DONALD WINDHAM, American novelist and memoirist, born (d: 2010); Of Donald Windham’s novels, the best known, perhaps is Two People, a lovely book about an affair between a married American businessman and a Roman boy. Despite his own considerable talents, Windham may very likely wind up being remembered, like the parts played in endless movies by Ralph Bellamy, as someone else’s best friend.

The “someone else,” in Windham’s case was Tennessee Williams. Windham was nineteen when he met the twenty-eight year old Williams. The two had in common their ambitions as young writers, their Southern backgrounds, their lack of money in pre-war New York, and their sexuality. Eventually they decided to collaborate on a play, and while Windham stayed in New York, Williams wandered between Provincetown, Mass, and other places in search of boys and a quiet retreat in which to write.

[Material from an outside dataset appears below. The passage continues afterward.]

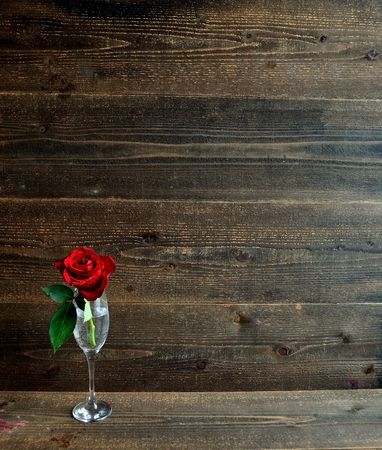A single red rose with champagne glass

During those years began a correspondence which Windham collected and finally published in 1977. Although Williams published his own rather disappointing autobiography, the Windham letters, with the novelist’s excellent annotations, are the real, albeit incomplete, Tennessee Williams memoir. The letters are dazzling, unguarded, racy, funny, and, above all, revealing of every flattering and not so flattering aspect of the famous playwright over a twenty-five year period. While his relationship with Williams was strained by the publication of the letters, Windham remained a friend of Truman Capote until Capote’s death.

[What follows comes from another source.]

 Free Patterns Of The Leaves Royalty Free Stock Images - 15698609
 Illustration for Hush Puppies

Windham also met and befriended such diverse figures as Lincoln Kirstein, Pavel Tchelitchew and Paul Cadmus. Windham’s novels include the The Dog Star (1950), praised by André Gide and Thomas Mann, The Hero Continues (1960), which was likely based on Williams, and Tanaquil (1972), based on the life of George Platt Lynes. Lost Friendships, a memoir of his friendship with Capote and Williams, was published in 1987. It was regarded by some as his best book. Homosexuality is one of many themes treated in his work. Windham died June 1st 2010, at his home in Manhattan at the age of 89.